ACTION ITEM: In the data below, the answer is the run of lines from the line containing "SEPTA Silverliner IV" through the line containing "Villa in Vendita", both included; print it exactly and nothing else.

Top of SOURCE DATA

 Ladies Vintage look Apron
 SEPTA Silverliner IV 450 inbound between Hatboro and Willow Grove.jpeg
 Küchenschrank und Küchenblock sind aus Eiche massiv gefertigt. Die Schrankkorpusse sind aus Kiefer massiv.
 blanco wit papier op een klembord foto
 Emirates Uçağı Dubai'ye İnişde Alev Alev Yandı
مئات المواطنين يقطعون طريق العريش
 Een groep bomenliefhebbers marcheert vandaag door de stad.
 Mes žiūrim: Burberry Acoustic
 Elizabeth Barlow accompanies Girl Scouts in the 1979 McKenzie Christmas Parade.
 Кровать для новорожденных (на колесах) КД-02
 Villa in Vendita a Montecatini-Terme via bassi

Bottom of SOURCE DATA
Top of SOURCE DATA

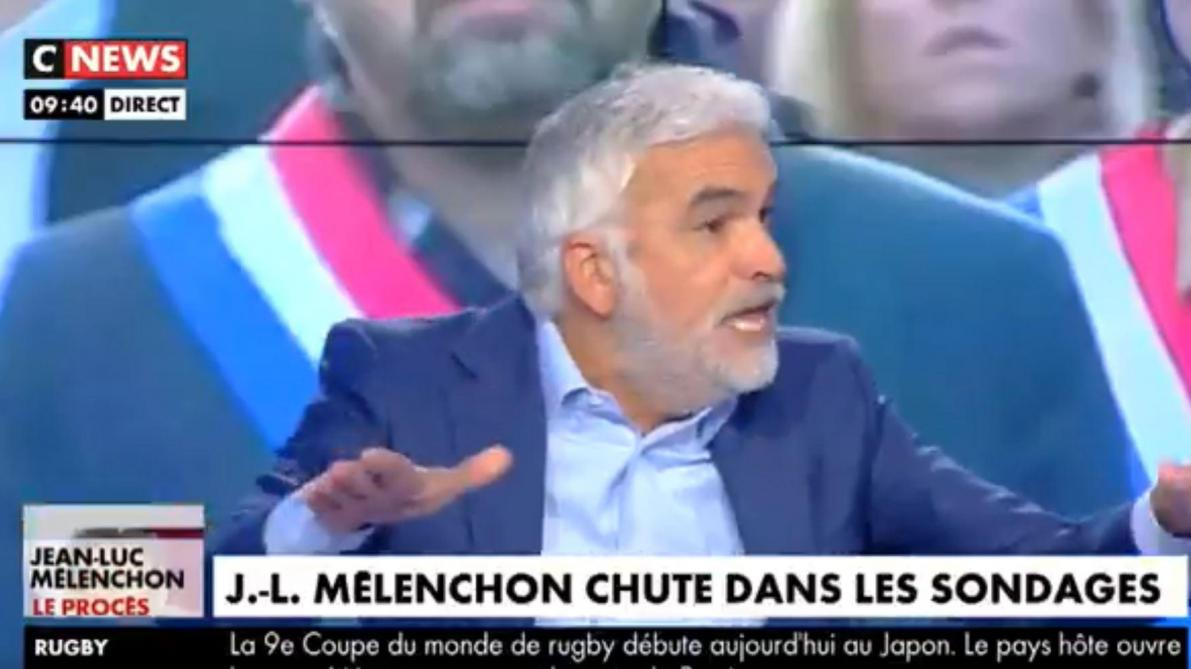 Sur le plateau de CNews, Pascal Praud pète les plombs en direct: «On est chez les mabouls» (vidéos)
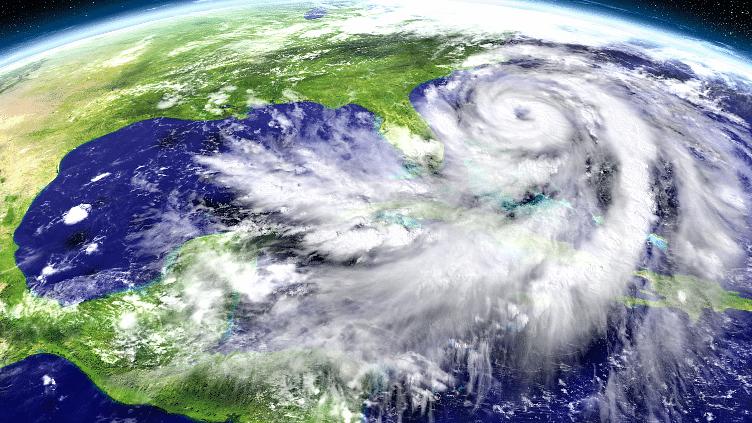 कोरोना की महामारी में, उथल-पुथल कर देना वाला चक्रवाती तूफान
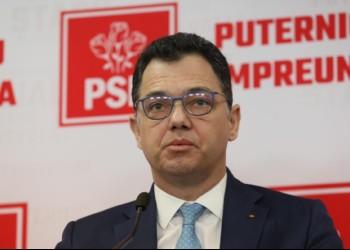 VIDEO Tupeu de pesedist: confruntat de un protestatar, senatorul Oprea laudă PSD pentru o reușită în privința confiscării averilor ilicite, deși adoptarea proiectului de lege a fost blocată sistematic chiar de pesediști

Bottom of SOURCE DATA

RESULT FOR THIS TASK:
 SEPTA Silverliner IV 450 inbound between Hatboro and Willow Grove.jpeg
 Küchenschrank und Küchenblock sind aus Eiche massiv gefertigt. Die Schrankkorpusse sind aus Kiefer massiv.
 blanco wit papier op een klembord foto
 Emirates Uçağı Dubai'ye İnişde Alev Alev Yandı
مئات المواطنين يقطعون طريق العريش
 Een groep bomenliefhebbers marcheert vandaag door de stad.
 Mes žiūrim: Burberry Acoustic
 Elizabeth Barlow accompanies Girl Scouts in the 1979 McKenzie Christmas Parade.
 Кровать для новорожденных (на колесах) КД-02
 Villa in Vendita a Montecatini-Terme via bassi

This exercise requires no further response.